Des questions m’ont été posées concernant l’aptitude à subir un procès à la suite de mon billet sur la responsabilité criminelle .
Non, il ne s’agit pas des mêmes notions.
La responsabilité criminelle réfère à la capacité qu’avait la personne accusée de former l’intention coupable au moment de poser le geste.
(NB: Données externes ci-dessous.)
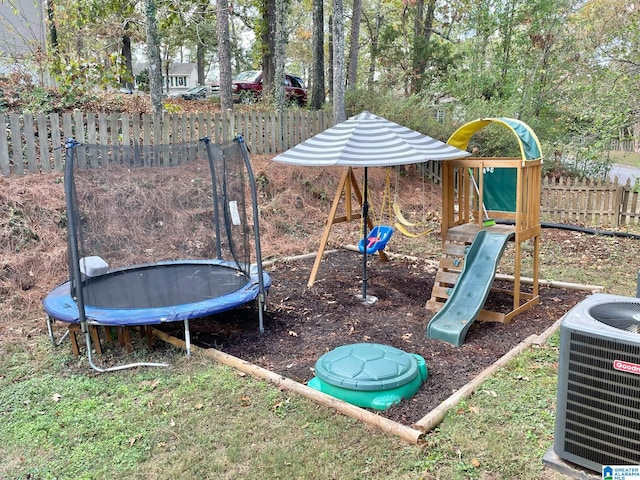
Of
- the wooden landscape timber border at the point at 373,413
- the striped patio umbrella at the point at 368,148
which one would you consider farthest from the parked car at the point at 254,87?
the wooden landscape timber border at the point at 373,413

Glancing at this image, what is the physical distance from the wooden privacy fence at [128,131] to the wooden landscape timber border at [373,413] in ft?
10.8

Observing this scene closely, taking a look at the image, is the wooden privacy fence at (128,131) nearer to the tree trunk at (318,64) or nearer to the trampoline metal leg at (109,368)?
the tree trunk at (318,64)

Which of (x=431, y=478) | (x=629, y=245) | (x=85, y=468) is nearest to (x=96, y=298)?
(x=85, y=468)

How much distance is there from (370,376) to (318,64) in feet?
37.8

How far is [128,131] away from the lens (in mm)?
7715

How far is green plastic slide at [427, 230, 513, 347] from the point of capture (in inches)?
164

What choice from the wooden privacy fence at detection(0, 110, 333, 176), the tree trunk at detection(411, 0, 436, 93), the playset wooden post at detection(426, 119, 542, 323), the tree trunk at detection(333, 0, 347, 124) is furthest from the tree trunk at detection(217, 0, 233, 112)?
the tree trunk at detection(411, 0, 436, 93)

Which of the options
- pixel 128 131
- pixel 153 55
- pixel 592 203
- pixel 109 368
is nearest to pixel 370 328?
pixel 109 368

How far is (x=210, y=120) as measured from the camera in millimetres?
8742

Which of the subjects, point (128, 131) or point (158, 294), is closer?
point (158, 294)

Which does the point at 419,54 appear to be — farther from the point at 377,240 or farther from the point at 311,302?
the point at 311,302

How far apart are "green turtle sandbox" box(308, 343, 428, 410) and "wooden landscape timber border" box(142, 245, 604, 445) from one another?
0.09 m

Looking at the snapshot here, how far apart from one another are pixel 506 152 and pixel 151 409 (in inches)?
422

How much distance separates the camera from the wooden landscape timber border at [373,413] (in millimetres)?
2730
L’aptitude à subir un procès réfère à la capacité d’une personne à vivre ou à comprendre des procédures judiciaires au moment où s’enclenche ce processus judiciaire.
La question de l’aptitude à subir un procès se pose, le plus souvent, au moment où un accusé comparaît. Elle peut être soulevée par la Couronne, par la défense, ou par la juge*. Il s’agit simplement de s’assurer que la personne accusée est apte, au moment précis où la procédure a lieu. Être apte veut dire comprendre ce qui se passe, comprendre les accusations portées et être en mesure de donner des instructions à son avocat. Aussi, sauf lorsque l’inaptitude porte sur une incapacité cognitive (ie : un retard mental) une personne inapte à subir son procès peut revenir apte 30 jours plus tard. Pensons à la personne en état de choc, où à la personne qui a besoin de médication.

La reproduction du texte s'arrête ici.